Aspect 5: Building on success
Our P&CE aims are realised across three strategic pillars of Sussex 2025:
Engage for Change
As an anchor institution we have worked with our region’s organisations to promote a healthy economy and public service provision, sponsored important regional events and opened-up our campus as a knowledge exchange resource. We have strengthened our public commitments to P&CE (e.g., NCCPE Manifesto and Civic University Agreement). Notable achievements include supporting: the City of Sanctuary and achieving University of Sanctuary status; creative and cultural communities through Culture in Our City; efforts to tackle Modern Slavery; the region’s Covid pandemic response, and; the public to engage in national level conversations about cancer.
Research with Impact
Sussex researchers have achieved impact with community significance, and engaged the public in understanding of and co-creating resolutions to those issues. For example, environmental sustainability and healthy ageing work contributing to regional plans that affect our communities, e.g., Greater Brighton Water and Energy Plan and evaluating digital health services within the NHS.
Learn to Transform
The Spirit of Sussex award evaluation evidences its impact on our students in developing the confidence, knowledge and skills they need to be civically and politically engaged citizens. Our widening participation work included initiatives to engage children and younger adults in conversations about issues of relevance to them and their futures (21,368 participants in 1,087 activities, involving 250 institutions).

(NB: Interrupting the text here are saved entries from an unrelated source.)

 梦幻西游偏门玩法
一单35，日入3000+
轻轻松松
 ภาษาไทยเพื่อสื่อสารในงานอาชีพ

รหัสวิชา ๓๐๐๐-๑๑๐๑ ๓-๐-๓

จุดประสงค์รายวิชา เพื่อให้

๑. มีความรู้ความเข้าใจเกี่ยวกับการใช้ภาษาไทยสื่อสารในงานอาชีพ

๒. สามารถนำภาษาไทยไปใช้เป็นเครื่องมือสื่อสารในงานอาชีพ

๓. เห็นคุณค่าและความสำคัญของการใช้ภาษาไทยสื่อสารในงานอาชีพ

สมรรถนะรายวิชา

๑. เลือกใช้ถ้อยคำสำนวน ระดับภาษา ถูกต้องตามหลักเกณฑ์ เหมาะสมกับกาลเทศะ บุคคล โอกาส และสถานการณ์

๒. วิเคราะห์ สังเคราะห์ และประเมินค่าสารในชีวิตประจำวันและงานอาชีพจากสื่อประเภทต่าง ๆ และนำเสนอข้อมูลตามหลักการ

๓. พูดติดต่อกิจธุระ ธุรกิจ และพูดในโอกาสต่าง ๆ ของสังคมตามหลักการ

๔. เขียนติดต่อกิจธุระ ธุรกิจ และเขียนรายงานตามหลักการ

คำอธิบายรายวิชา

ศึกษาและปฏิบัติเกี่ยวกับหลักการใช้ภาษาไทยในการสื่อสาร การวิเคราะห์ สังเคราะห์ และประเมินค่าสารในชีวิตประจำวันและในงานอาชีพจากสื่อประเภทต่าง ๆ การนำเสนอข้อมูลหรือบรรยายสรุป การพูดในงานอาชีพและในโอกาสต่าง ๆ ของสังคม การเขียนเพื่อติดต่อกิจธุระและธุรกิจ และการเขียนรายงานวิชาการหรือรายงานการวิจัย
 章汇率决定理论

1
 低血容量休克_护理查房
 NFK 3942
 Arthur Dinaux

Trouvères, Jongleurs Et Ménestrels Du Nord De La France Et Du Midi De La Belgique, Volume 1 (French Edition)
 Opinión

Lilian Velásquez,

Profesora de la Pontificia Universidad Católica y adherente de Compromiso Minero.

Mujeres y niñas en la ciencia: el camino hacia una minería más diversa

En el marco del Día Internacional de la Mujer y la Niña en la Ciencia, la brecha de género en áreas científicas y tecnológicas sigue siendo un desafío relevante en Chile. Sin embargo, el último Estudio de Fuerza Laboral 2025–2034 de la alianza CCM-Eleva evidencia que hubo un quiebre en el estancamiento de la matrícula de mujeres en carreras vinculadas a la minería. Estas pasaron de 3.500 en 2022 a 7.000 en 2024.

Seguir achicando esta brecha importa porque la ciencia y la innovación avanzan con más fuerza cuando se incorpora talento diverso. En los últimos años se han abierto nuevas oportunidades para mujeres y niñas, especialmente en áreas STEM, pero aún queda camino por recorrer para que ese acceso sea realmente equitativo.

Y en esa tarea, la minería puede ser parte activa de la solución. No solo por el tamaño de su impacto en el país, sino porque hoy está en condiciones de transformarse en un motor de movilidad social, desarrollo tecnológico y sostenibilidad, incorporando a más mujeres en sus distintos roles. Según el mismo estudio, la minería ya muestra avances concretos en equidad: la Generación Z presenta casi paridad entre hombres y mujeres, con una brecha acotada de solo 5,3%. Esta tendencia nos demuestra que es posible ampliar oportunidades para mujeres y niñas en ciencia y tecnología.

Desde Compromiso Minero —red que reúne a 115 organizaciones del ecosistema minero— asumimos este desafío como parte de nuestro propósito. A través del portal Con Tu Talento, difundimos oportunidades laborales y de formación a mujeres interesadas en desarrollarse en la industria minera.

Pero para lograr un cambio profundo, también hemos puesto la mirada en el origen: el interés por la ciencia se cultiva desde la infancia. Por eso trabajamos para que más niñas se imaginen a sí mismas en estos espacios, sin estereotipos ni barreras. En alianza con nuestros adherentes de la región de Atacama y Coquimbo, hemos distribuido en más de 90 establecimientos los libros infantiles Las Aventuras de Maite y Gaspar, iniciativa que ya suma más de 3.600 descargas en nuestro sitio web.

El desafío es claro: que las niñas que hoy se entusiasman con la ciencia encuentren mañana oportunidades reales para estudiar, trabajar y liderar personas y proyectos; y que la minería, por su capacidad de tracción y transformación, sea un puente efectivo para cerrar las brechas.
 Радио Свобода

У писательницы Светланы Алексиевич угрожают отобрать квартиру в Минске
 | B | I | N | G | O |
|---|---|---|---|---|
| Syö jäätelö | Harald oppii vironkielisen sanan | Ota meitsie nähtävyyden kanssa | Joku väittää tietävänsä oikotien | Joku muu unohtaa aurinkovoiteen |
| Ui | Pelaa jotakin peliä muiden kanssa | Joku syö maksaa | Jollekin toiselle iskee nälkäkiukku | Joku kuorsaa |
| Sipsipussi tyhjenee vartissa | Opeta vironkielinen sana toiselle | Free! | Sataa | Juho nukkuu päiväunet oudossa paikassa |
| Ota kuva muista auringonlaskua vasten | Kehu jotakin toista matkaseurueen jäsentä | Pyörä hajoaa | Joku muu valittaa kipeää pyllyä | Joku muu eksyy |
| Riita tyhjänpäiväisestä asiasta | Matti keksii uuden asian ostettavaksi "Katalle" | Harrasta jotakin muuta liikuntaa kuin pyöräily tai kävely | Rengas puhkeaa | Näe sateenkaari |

Evaluation of our institutional strategy and operationalisation culminated in the NCCPE report and embarking on an action plan. Learnings from targeted evaluation of institutional initiatives fed into our Knowledge Exchange Steering Group (reporting to Research and Knowledge Exchange Committee and hence Senate). These evaluations directly informed our: Knowledge Exchange and Impact Strategy and forthcoming institutional strategy implementation programme; Academic promotions criteria review; capability-building in innovative participatory research methodologies. We have invested in building targeted support (e.g., Policy@Sussex). Our EDI commitment has been strengthened by the appointment of a PVC Culture, Equality and Inclusion and a new underpinning strategy – Inclusive Sussex. The impact of P&CE activities are reflected in staff objectives, monitored annually by managers, and the institutional strategic KPIs (monitored by the University’s Council).
We inform and educate the public and communities on issues of significance to them through a comprehensive programme of media, internal communications and political engagement. We have provided examples and many more are available on our news pages. Our website’s Community pages provide a local community engagement portal, demonstrating our work and enabling our community to share their views. Internally, we celebrate the success of public engagement and community activities in our weekly staff bulletin and the Vice Chancellor’s Open Forums.